Jimmy: Sono prossimi al carcere. Per molti di loro il futuro è già segnato. Non hanno lavoro, non hanno sogni. Sono disperati, tutto quello che gli resta è la delinquenza, l’alcool, la droga. La famiglia non esiste più. (...) Ma noi siamo come dei cani, che si azzannano tra di loro invece di unire e di moltiplicare le nostre forze per aiutarci l’un l’altro. Solo facendo questo potremo riuscire a combinare qualcosa. Il resto, è propaganda.Al sindacalista Jimmy fa da contraltare il prete, con il quale Bob (che è un cattolico molto osservante) va a confidarsi due volte nel corso del film, in due momenti importanti. E’ un bel prete, quello che tutti sogneremmo di trovare in canonica, pronto ad ascoltare, maturo, sereno e deciso. Lo vediamo all’inizio, quando Bob va a fare un lavoro sporco in canonica e, come è ovvio, si sporca: anche questa è vita, se non ci fossero quelli che spurgano i pozzi neri e i tombini otturati la nostra vita sarebbe senza dubbio peggiore, e Loach fa bene a ricordarcelo. Per Bob, questo è un buon lavoro, e si adatta a farlo. Il prete ricorda a Bob che non è il vestito che conta nella Prima Comunione, ma Bob ha la testa dura.

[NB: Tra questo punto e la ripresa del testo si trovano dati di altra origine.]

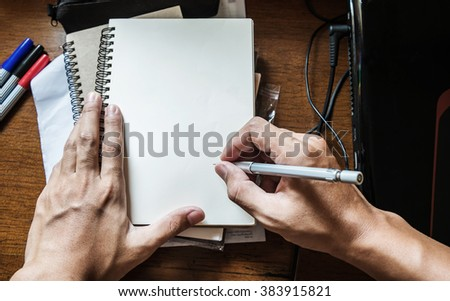 Hand writing notebook on working table, with copy space - stock photo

Il finale non lo racconto, nel caso che vi capitasse di vedere il film: perché Loach è un ottimo narratore, svelare come va a finire “Piovono pietre” , anche dopo tutti questi anni, sarebbe un dispetto – un po’ come svelare il finale di un thriller.
Basterà dire che alla fine, quando l’irreparabile è ormai successo, Bob si rivolge proprio al prete; e il prete darà a Bob il consiglio che uscirebbe dal cuore a tutti noi, e che si rivelerà perfetto; e lo si vorrebbe abbracciare ma non si può, questo prete è solo il personaggio di un film. La realtà purtroppo è molto spesso diversa.
Il film finisce come tutti vorremmo che finisse, e per questa volta, non può andare diversamente: troppo dura la verità, meglio rifugiarsi nei sogni altrimenti il film sarebbe impossibile da reggere. Impossibile da reggere, proprio come la realtà che ci circonda e che preferiamo far finta che non esista: anch’io, lo ammetto, salto volentieri le pagine di cronaca dei giornali che parlano di queste cose – ho la fortuna di non avere figli, posso farlo.